Problem description: Revise the items from the line with "Is point 466,342" through the end of the items by replacing "closer" with "nearer" and leaving everything else unchanged. Omit the pictures from your answer.

--- START OF Data section ---

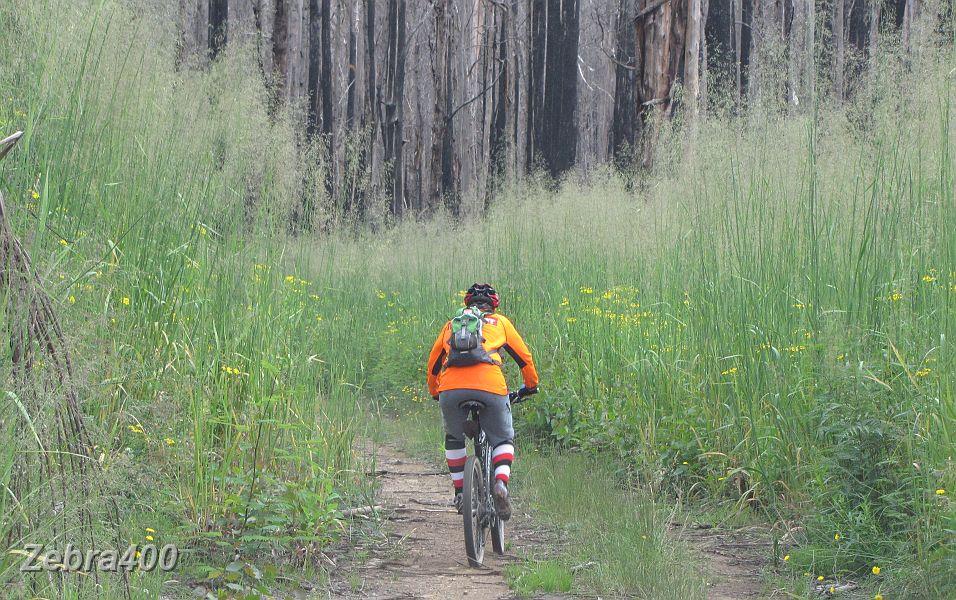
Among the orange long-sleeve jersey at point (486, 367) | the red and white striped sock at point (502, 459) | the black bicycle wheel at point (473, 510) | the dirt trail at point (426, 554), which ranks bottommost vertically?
the dirt trail at point (426, 554)

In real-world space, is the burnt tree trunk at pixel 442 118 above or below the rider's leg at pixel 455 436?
above

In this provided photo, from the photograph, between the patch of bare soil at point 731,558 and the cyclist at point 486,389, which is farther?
the cyclist at point 486,389

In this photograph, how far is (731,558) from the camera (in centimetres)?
435

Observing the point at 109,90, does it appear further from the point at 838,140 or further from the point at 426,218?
the point at 426,218

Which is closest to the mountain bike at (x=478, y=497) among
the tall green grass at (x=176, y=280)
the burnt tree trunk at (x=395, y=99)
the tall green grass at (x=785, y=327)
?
the tall green grass at (x=176, y=280)

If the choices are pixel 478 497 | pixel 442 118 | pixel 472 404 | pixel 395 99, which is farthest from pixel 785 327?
pixel 395 99

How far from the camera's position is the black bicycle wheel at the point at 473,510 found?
14.4 feet

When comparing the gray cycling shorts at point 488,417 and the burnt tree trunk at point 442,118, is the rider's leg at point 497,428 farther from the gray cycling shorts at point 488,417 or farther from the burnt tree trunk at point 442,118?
the burnt tree trunk at point 442,118

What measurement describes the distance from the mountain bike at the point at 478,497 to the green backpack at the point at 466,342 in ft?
0.72

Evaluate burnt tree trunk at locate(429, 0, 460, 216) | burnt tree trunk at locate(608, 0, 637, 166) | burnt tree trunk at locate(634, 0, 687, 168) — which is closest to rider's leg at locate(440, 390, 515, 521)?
burnt tree trunk at locate(634, 0, 687, 168)

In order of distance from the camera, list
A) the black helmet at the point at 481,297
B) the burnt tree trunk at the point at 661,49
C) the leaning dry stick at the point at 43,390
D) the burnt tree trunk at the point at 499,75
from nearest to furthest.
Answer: the leaning dry stick at the point at 43,390, the black helmet at the point at 481,297, the burnt tree trunk at the point at 661,49, the burnt tree trunk at the point at 499,75

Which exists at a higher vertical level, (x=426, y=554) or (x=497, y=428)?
(x=497, y=428)

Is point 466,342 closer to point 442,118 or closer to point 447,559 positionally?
point 447,559

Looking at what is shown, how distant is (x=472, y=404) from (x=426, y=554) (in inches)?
29.6
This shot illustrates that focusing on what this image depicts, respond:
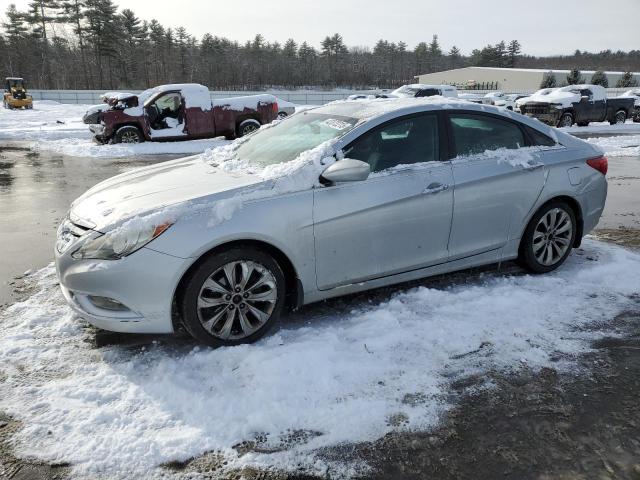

--- END OF Data section ---

Solved exercise:
Is point 466,342 nearer to point 442,118 or nearer to point 447,559 positionally?
point 447,559

Looking at what is shown, how distant is (x=472, y=404) from (x=426, y=554) (in inches)?
29.6
This shot illustrates that focusing on what this image depicts, respond:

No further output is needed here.